Passage:
* * * * * * * * *
One of J.J.Darboven’s most important principles is assuming responsibility and operating sustainably as a company. This not only applies to Hamburg and Germany, but also the rest of the world.
The finest premium green coffee varieties from the world’s best growing regions, gently roasted by a master hand and expertly processed for a full-bodied, well-rounded flavour. All of these are elements that set a good coffee apart and are exceptionally important to us at J.J.Darboven.
But when it comes to our products, we take a whole lot more into account than just quality, variety, country of origin and processing. We believe that socially responsible and environmentally sustainable operations are a requirement for long-term economic success, which is why we’ve been following a set of guidelines we developed ourselves for many years. These have helped us to achieve what’s important to all of us: coffee that’s good in every sense of the word.
One of J.J.Darboven’s most important principles is assuming responsibility and operating sustainably as a company. This not only applies to Hamburg and Germany, but also the rest of the world. The people in the countries from which we source our coffee are extremely important to us. To support them, we launched a fair trade coffee onto the German market in 1993 and were the first large-scale coffee roaster to do so. Our company received the Fairtrade award for this pioneering achievement. Our employees also work locally in the countries of origin, ensuring that working and living conditions are improved for coffee farmers and children receive an education. Our range now also includes Fairtrade-certified tea, hot cocoa and sugar products.
Darboven has committed itself to both people and the environment. With our certified organic coffees, organic teas and organic hot cocoas, we promote eco-friendly cultivation in the countries of origin. Our company’s sustainability policy is applied to all production steps: we minimise waste and use energy and raw materials as efficiently as possible. The plant in Hamburg even has its own well, with the water used to cool the grinders and thus facilitate eco-friendly water circulation.
The H.E.L.P. initiative benefits coffee producers in Central America: in its anniversary year, J.J.Darboven launched a long-term project designed to support coffee farmers in Honduras. Coffee is traditionally cultivated in the Santa Barbara region. 250 small-scale farmers benefit from the financing opportunities and professional assistance in production planning and coffee cultivation provided by H.E.L.P. J.J.Darboven employees regularly assess the progress on site. The aim is to promote lasting profitability and thus a better quality of life for the coffee farmers and their families.
* * * * * * * * *
The data:
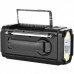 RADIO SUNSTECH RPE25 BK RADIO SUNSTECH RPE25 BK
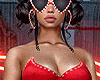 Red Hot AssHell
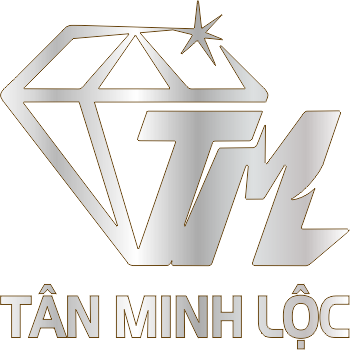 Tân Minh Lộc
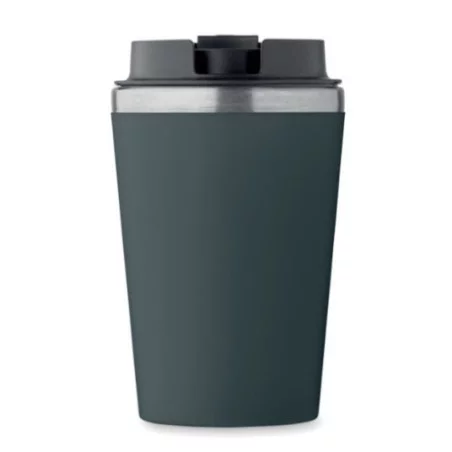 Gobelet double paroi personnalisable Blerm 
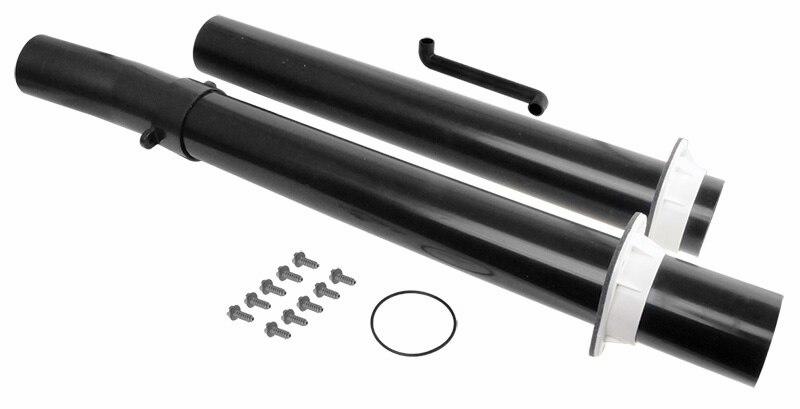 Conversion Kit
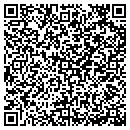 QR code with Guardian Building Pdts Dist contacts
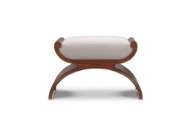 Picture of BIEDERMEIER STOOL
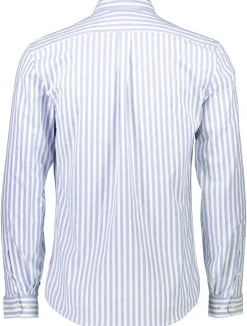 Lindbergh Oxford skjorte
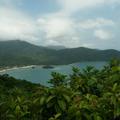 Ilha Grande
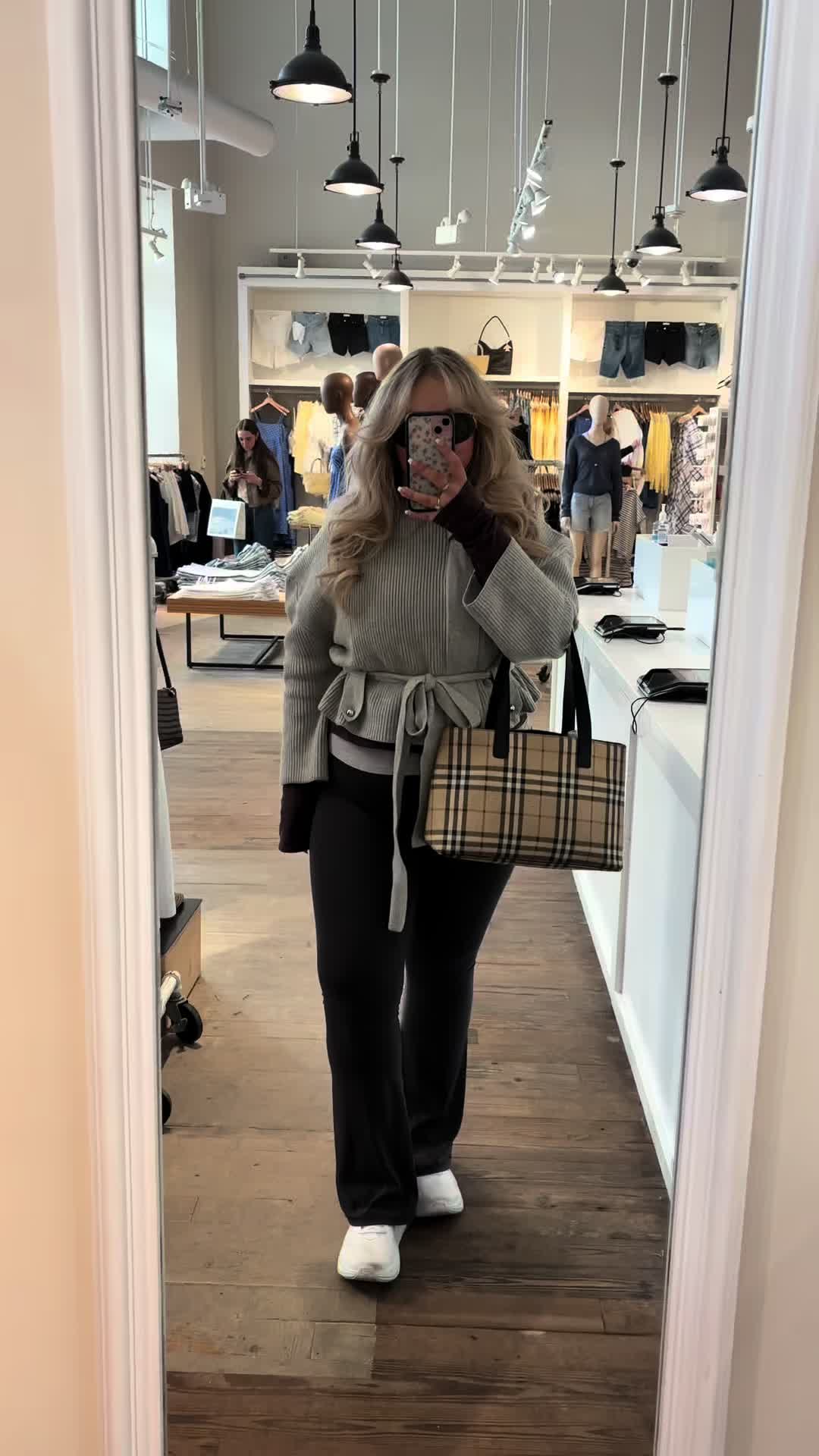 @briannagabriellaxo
* * * * * * * * *
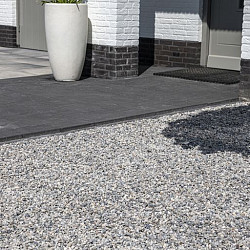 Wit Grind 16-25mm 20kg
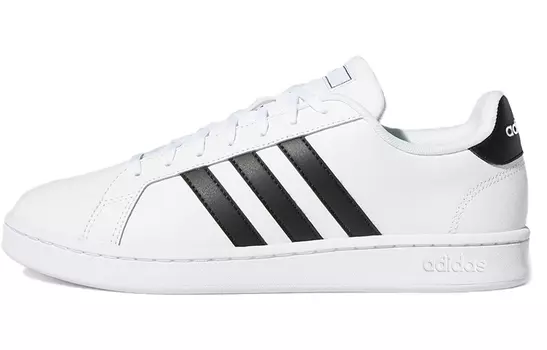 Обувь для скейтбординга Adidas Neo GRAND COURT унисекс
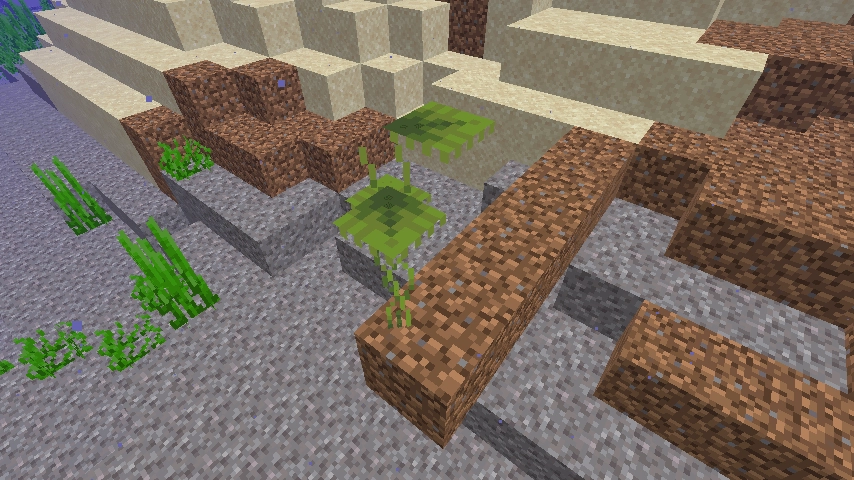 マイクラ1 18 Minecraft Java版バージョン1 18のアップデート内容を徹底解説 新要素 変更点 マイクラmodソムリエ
* * * * * * * * *
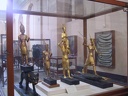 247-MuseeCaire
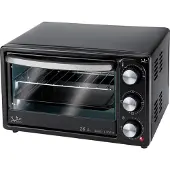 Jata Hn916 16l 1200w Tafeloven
* * * * * * * * *
Parts of the exercise:
**A.** Could you duplicate the J.J.Darboven text from "The finest premium" up to and including "of the word."?
**B.** Answer these questions using the J.J.Darboven text:
(i) In what year did the company launch a fair trade coffee onto the German market?
(ii) What is the water from the Hamburg plant's own well used for?
(iii) How many small-scale farmers benefit from the H.E.L.P. initiative?

List of answers:
**A.**
The finest premium green coffee varieties from the world’s best growing regions, gently roasted by a master hand and expertly processed for a full-bodied, well-rounded flavour. All of these are elements that set a good coffee apart and are exceptionally important to us at J.J.Darboven.
But when it comes to our products, we take a whole lot more into account than just quality, variety, country of origin and processing. We believe that socially responsible and environmentally sustainable operations are a requirement for long-term economic success, which is why we’ve been following a set of guidelines we developed ourselves for many years. These have helped us to achieve what’s important to all of us: coffee that’s good in every sense of the word.

**B.**
(i) 1993
(ii) To cool the grinders
(iii) 250